Return the lines of the material from the one containing "Vier Personen stehen" through the one containing "Full view of", word for word and without the pictures.

*The data*
[Start of Attachment]
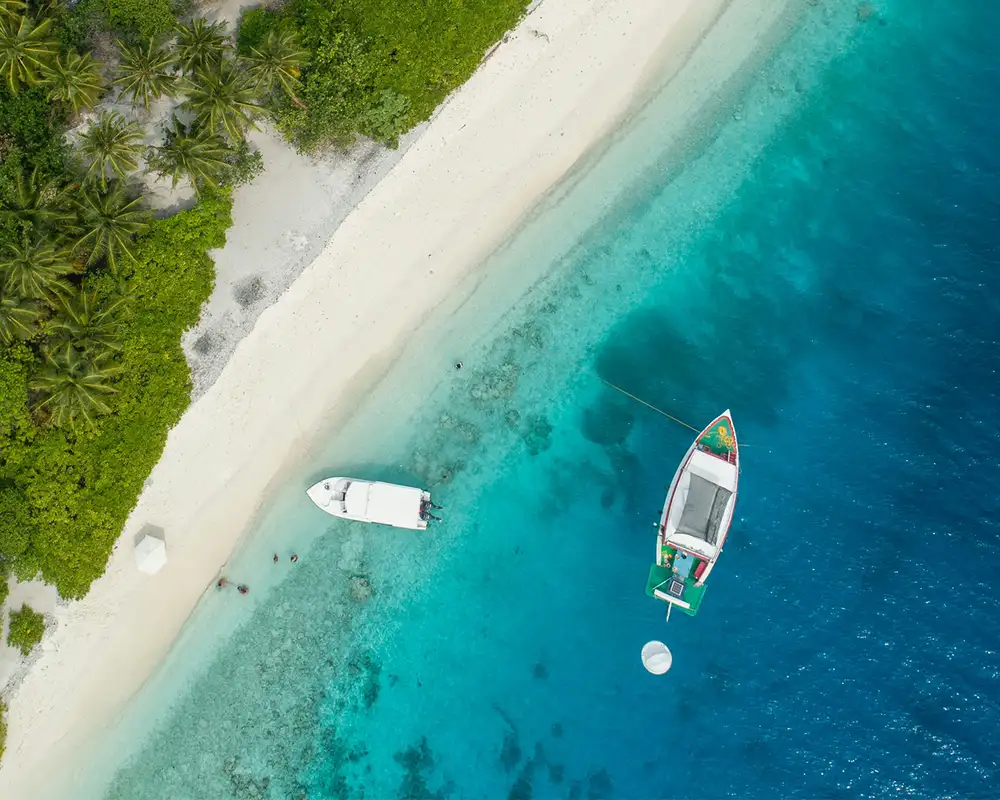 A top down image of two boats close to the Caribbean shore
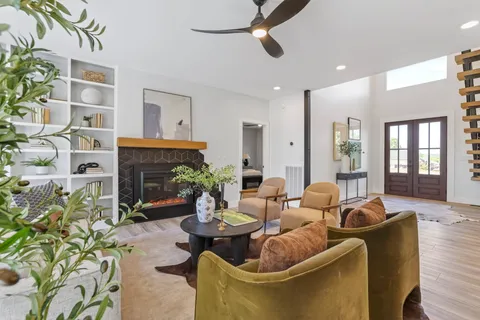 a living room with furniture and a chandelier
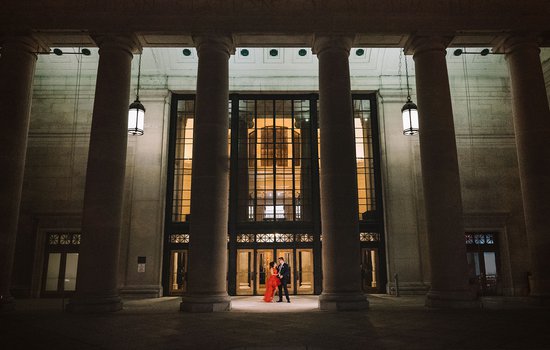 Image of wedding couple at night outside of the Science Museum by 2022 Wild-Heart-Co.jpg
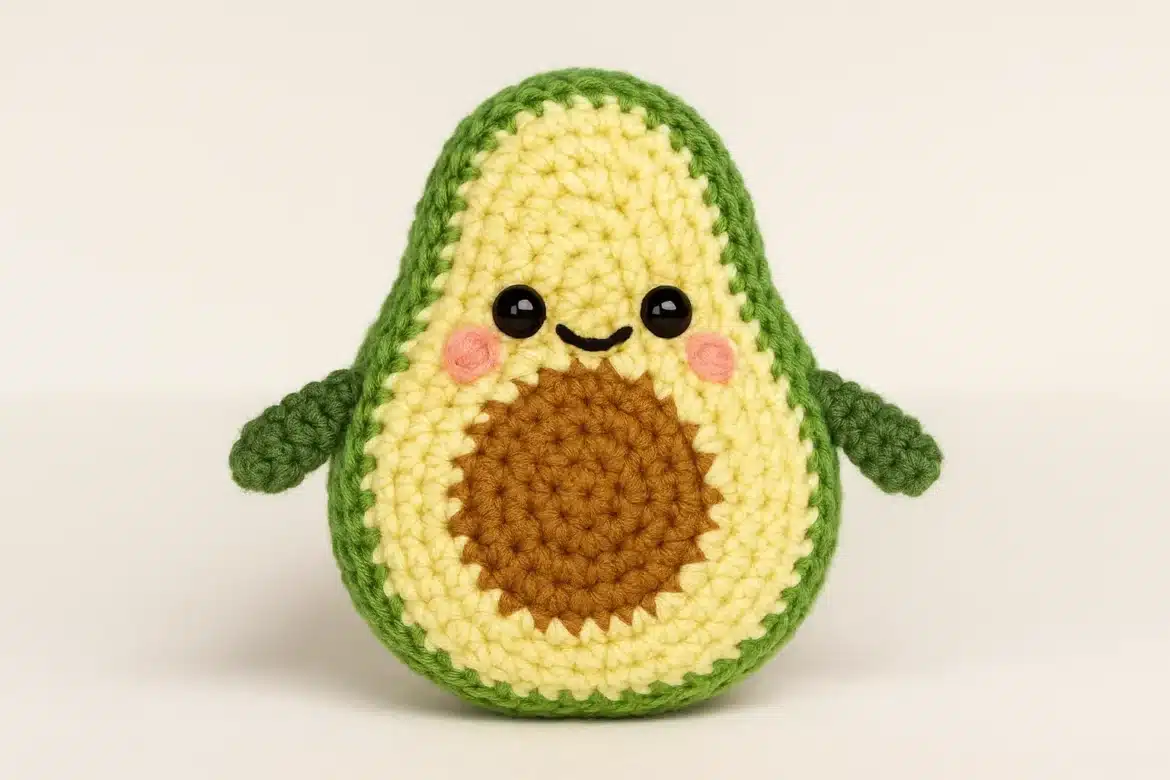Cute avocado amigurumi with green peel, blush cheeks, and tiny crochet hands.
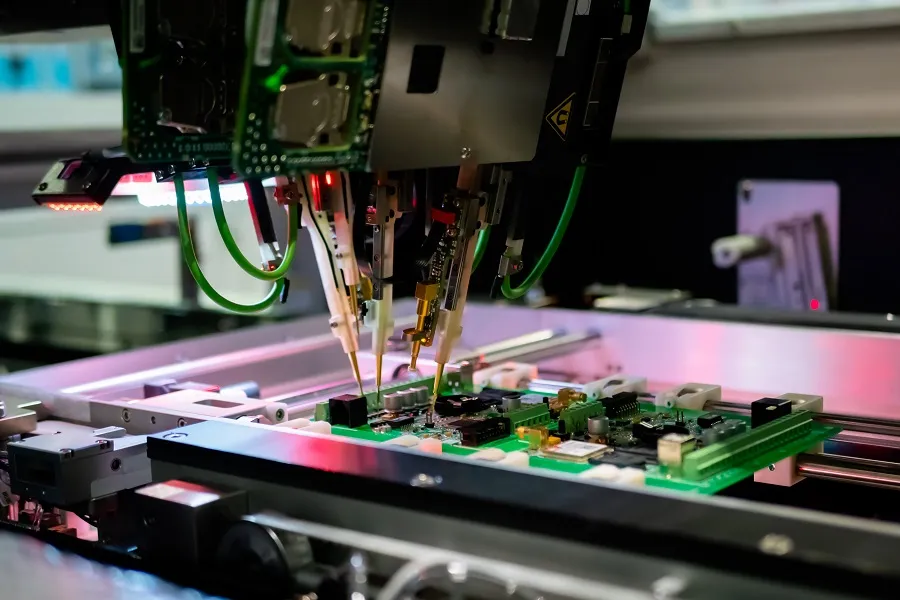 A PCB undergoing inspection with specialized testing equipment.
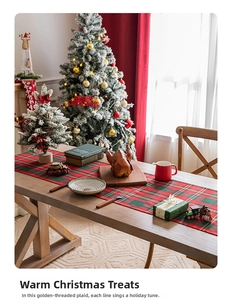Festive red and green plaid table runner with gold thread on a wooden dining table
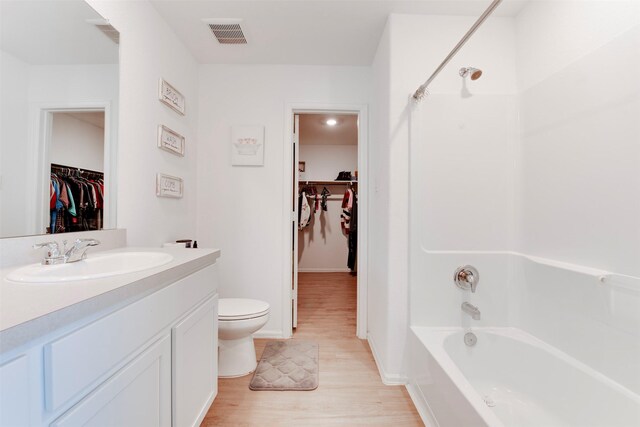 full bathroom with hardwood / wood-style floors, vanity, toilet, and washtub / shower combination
[End of Attachment]
[Start of Attachment]
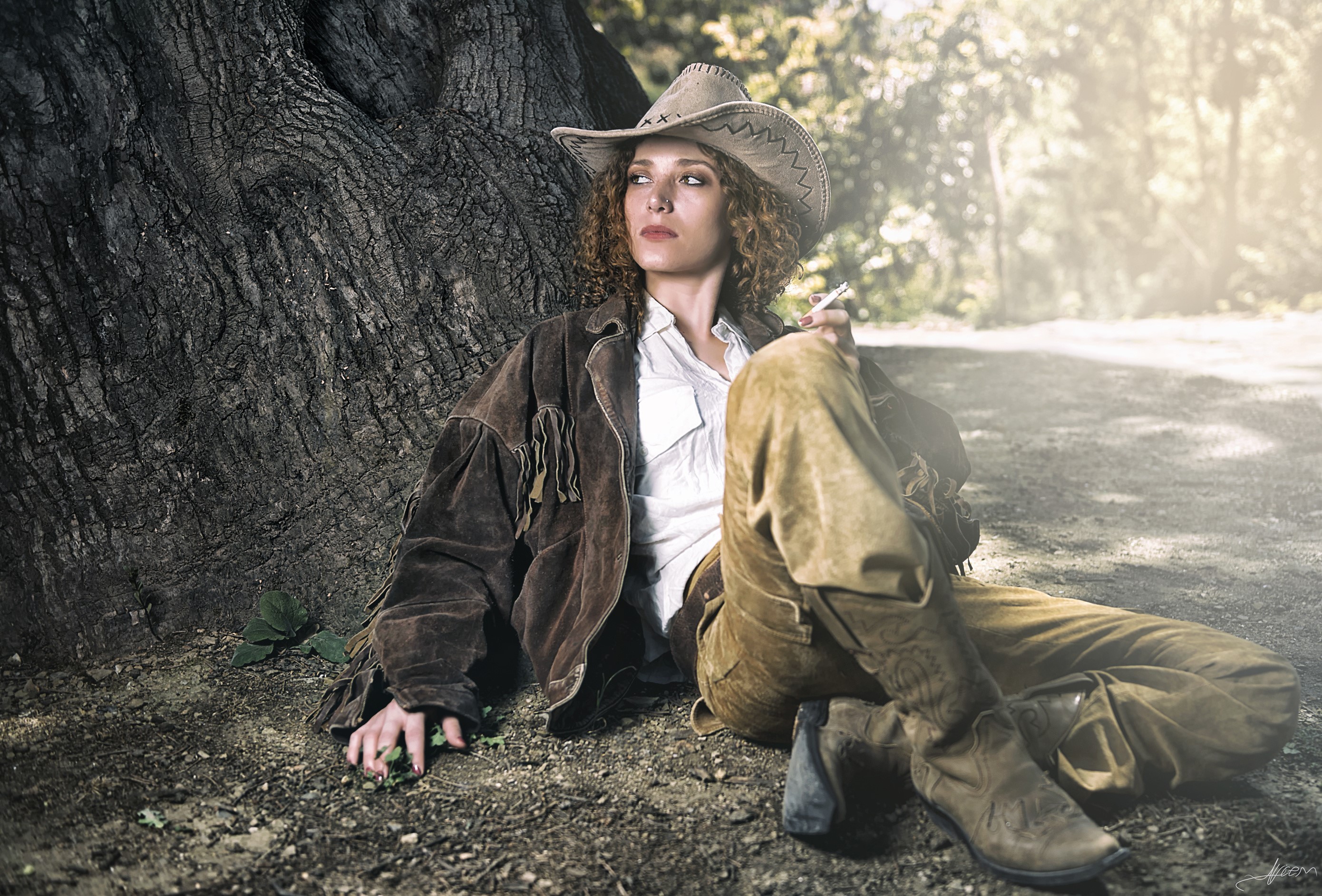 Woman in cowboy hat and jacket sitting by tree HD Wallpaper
[End of Attachment]
[Start of Attachment]
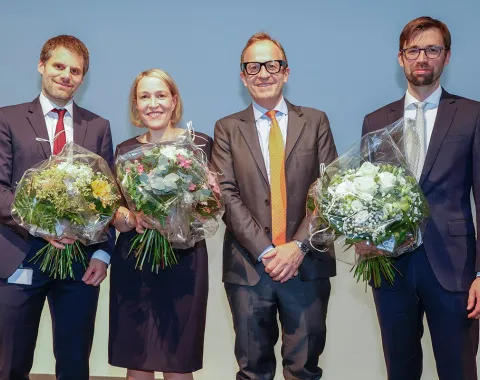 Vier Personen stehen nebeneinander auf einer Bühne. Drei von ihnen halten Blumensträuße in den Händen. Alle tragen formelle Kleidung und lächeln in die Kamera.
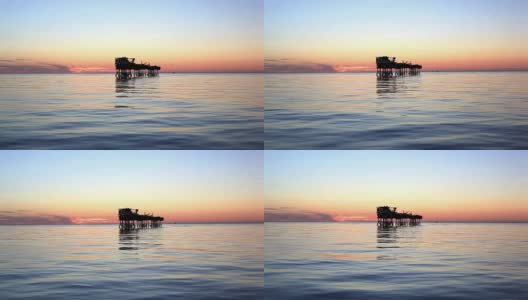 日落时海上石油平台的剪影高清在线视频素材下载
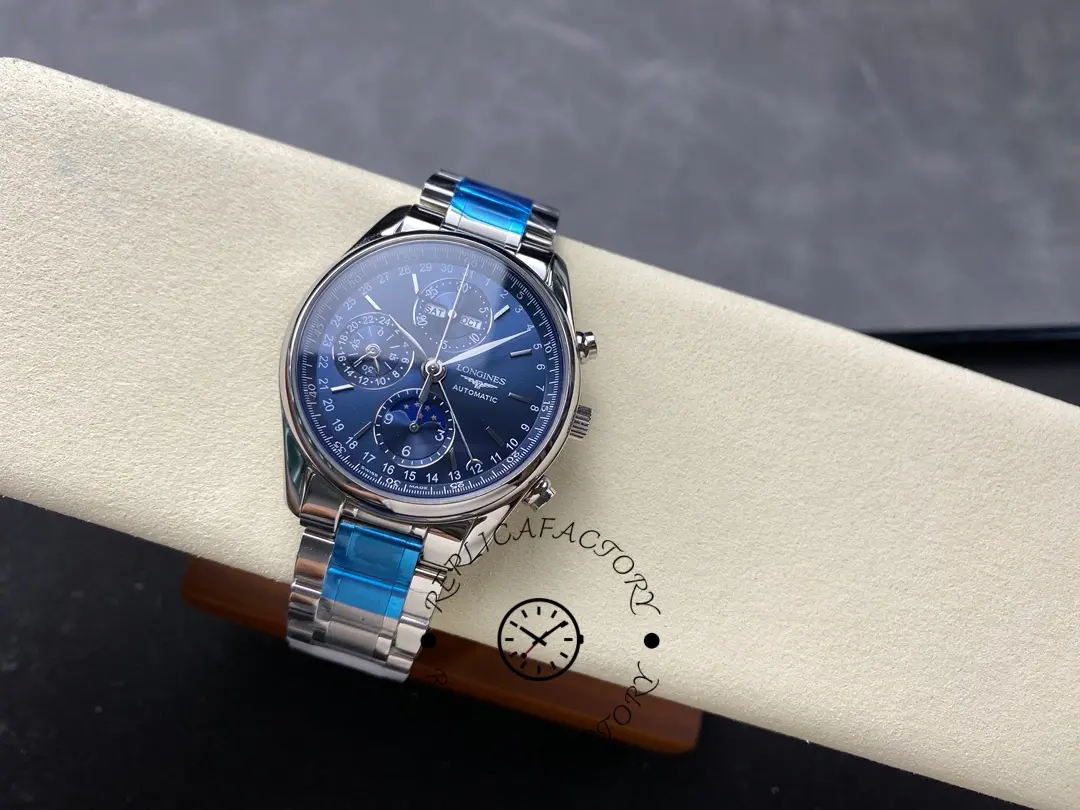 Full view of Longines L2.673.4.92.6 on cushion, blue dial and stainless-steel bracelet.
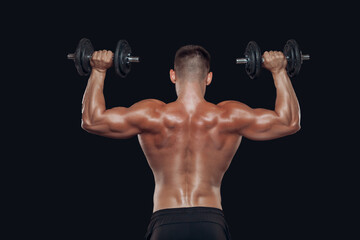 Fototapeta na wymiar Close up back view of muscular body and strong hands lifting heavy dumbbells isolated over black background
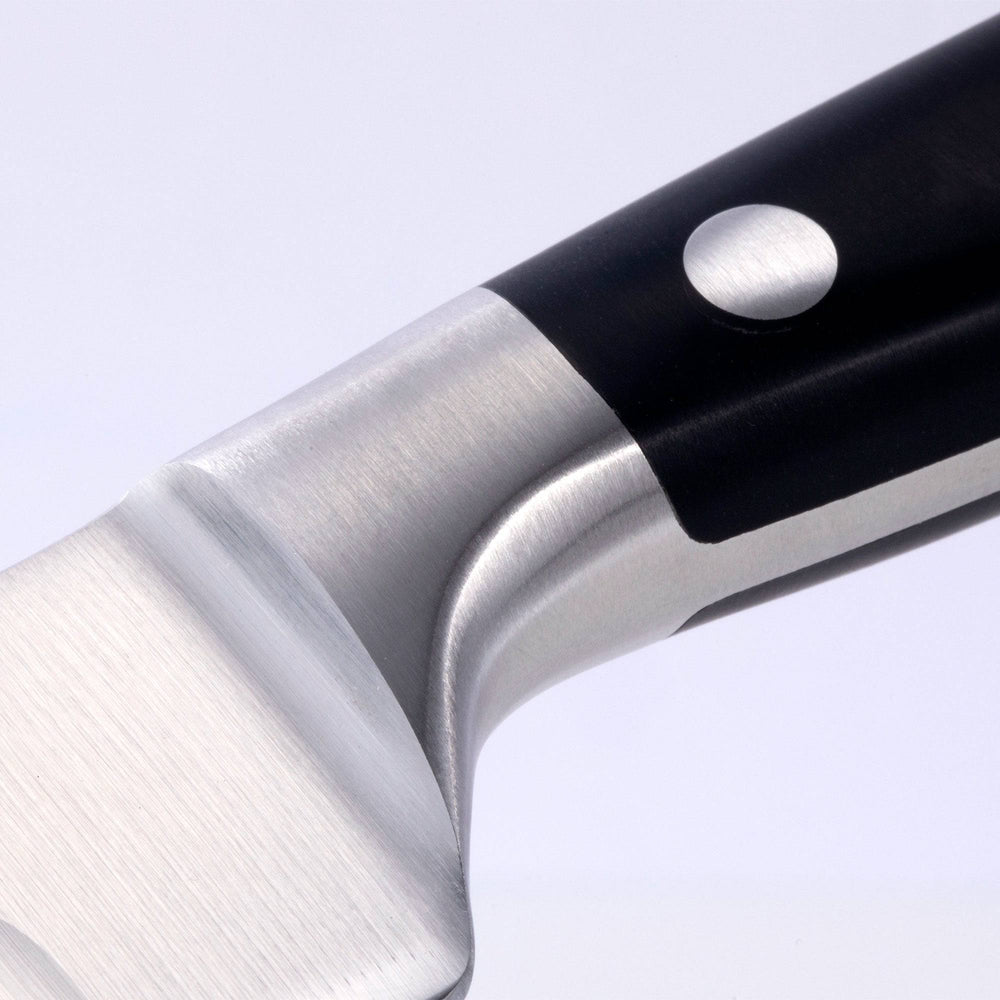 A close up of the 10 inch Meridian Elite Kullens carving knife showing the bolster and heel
[End of Attachment]
*Written answer*
 Vier Personen stehen nebeneinander auf einer Bühne. Drei von ihnen halten Blumensträuße in den Händen. Alle tragen formelle Kleidung und lächeln in die Kamera.
 日落时海上石油平台的剪影高清在线视频素材下载
 Full view of Longines L2.673.4.92.6 on cushion, blue dial and stainless-steel bracelet.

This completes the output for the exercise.